Search This Blog

Divided We Stand

Divided We Stand
New book about the 2020 election.

Friday, October 29, 2021

Base Race in Virginia

Our new book is titled Divided We Stand: The 2020 Elections and American Politics.  Among other things, it discusses state elections.  The 2021 Virginia governor's race is a  curtain-raiser for the midterms.

Robert Tracinski at The Bulwark:
In Virginia, we’re in the home stretch of a campaign for governor that may set the tone for national politics for the next three years. If so, it’s going to be a long three years.

On the Republican side is Glenn Youngkin, a businessman who, if left to his own devices, would probably be a conventional, old-fashioned, moderate Republican perfectly tailored for voters in Northern Virginia. But these days, the price of admission to Republican politics is fealty to the myth that Donald Trump really won the 2020 election and it was stolen from him. Youngkin never quite went all the way on election trutherism, but he sure did play footsie with it.

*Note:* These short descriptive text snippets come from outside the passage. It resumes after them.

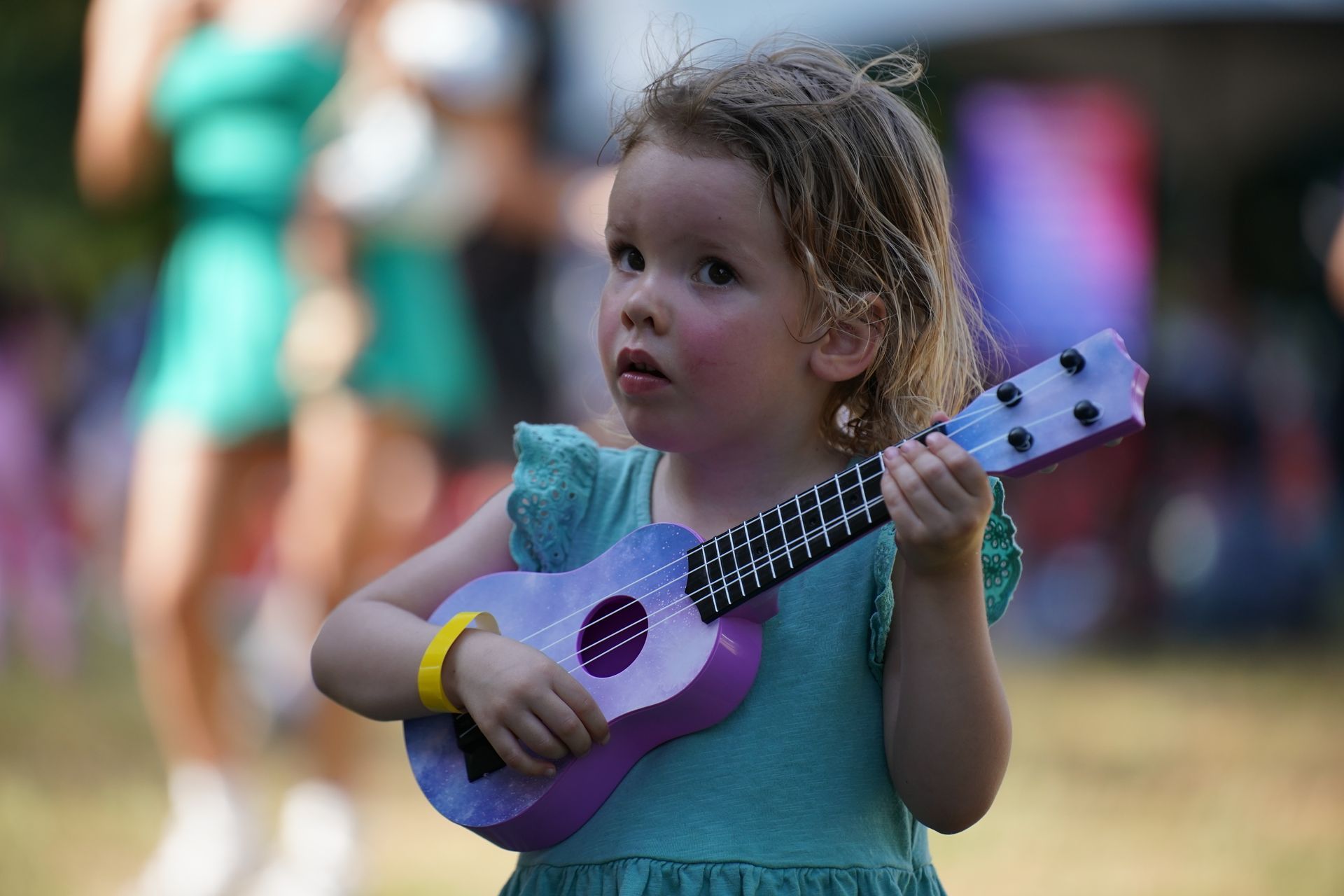 Child holding a purple ukulele outdoors, with a blurred crowd in the background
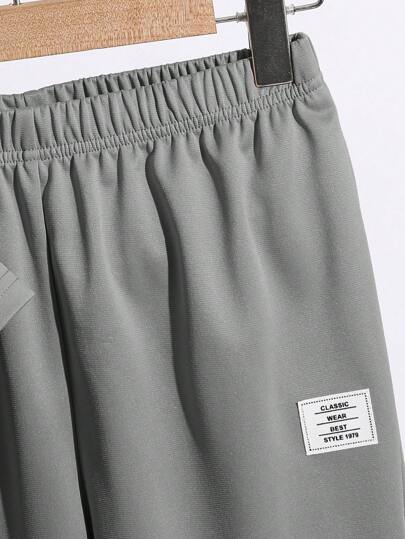 SHEIN مجموعة قطعتين من بدلة ملابس للأولاد المراهقين بطراز كاجوال كوليجي، تي شيرت بطبعة حرفية على الرقبة المستديرة وبنطلون طويل، مناسبة للتنقل والمدرسة والاستخدام اليومي والرياضة في الربيع والصيف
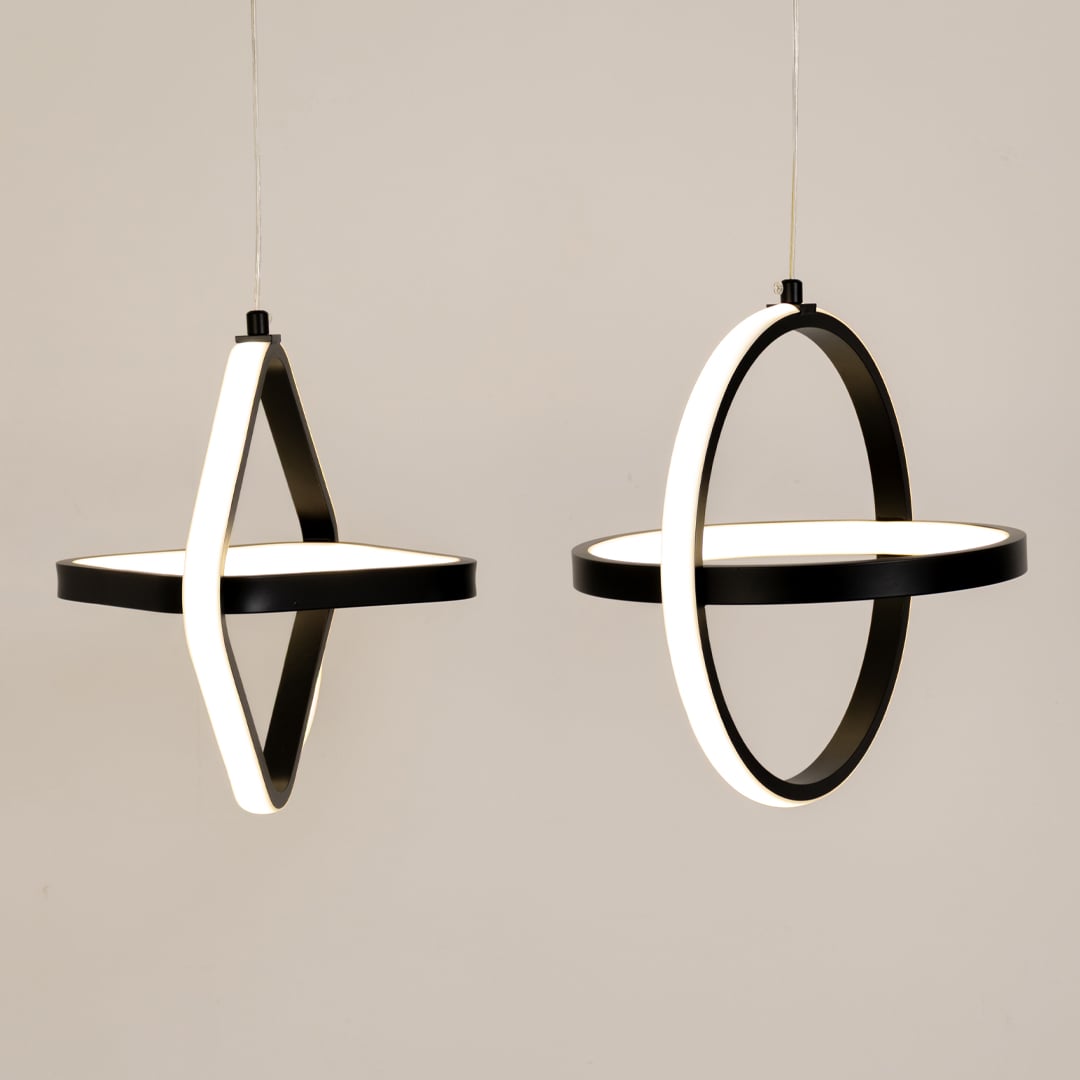 Black and white geometric LED pendant lights shown together for stylish living room dining room and modern home decor.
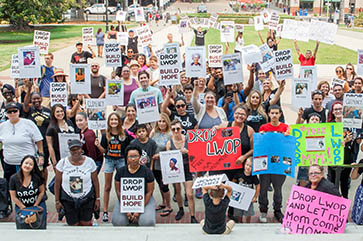 A crowd of people holding signs at a Drop LWOP Coalition event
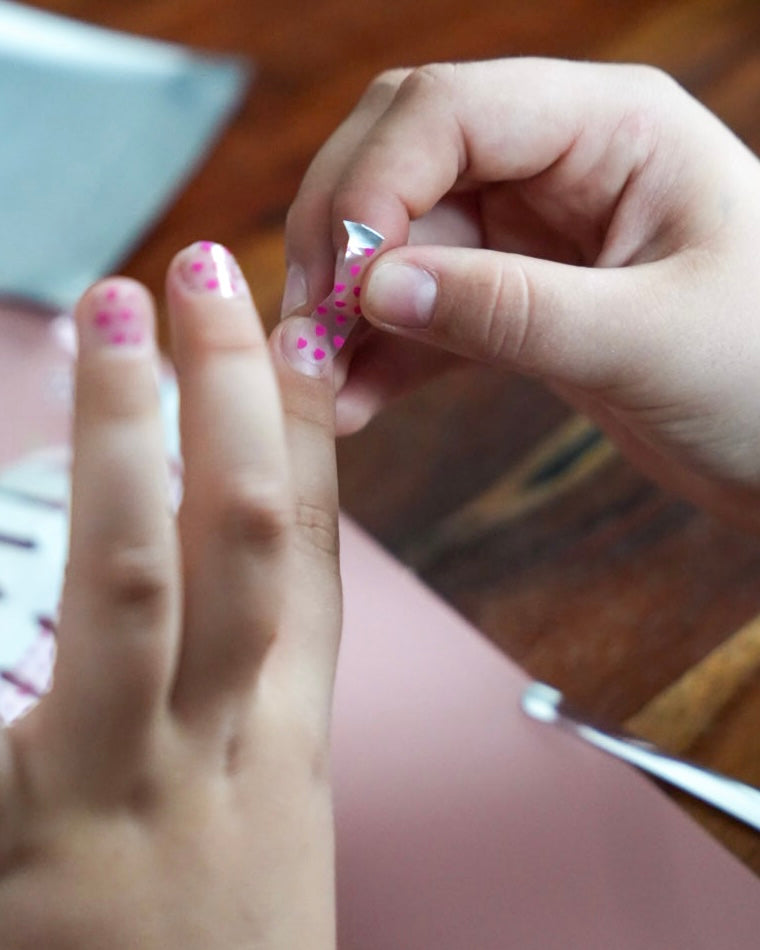 Kinderhand mit Sheesh Nails Kinderfolie „Love“ zeigt zarte, rosafarbene Herzen auf transparentem Untergrund. Die verspielte Maniküre wirkt liebevoll und kreativ – ideal für kleine Nagelfans, die sanfte Farben, süße Motive und kindgerechte Designs lieben.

Yet his Democratic opponent, former governor Terry McAuliffe—a Virginia governor can serve two terms, but not consecutively—has engaged in some election trutherism of his own, more recently on behalf of Stacey Abrams and more famously on behalf of Al Gore.

It’s one of those matchups that have you wondering whether either party is capable of nominating a candidate who isn’t compromised by his base. This elemental fact set the pattern for the rest of the campaign, including an unexpected fight over who controls the public schools.

If McAuliffe loses in a state that voted by a wide margin for Joe Biden last year, it will be because of a gaffe which fits the usual puckish definition: a politician accidentally telling the truth. In this case, the truth was that McAuliffe does not believe parents should have much say about what is taught to their kids in public schools.

“I’m not going to let parents come into schools and actually take books out and make their own decision,” McAuliffe said during the debate. “I don’t think parents should be telling schools what they should teach.”

There is a case to be made that individual parents shouldn’t be able to dictate the content of public school curriculum for everyone else. But McAuliffe conveyed a wider sense that public schools are not answerable to the public—and then the Democrats and the teachers’ unions doubled down on it.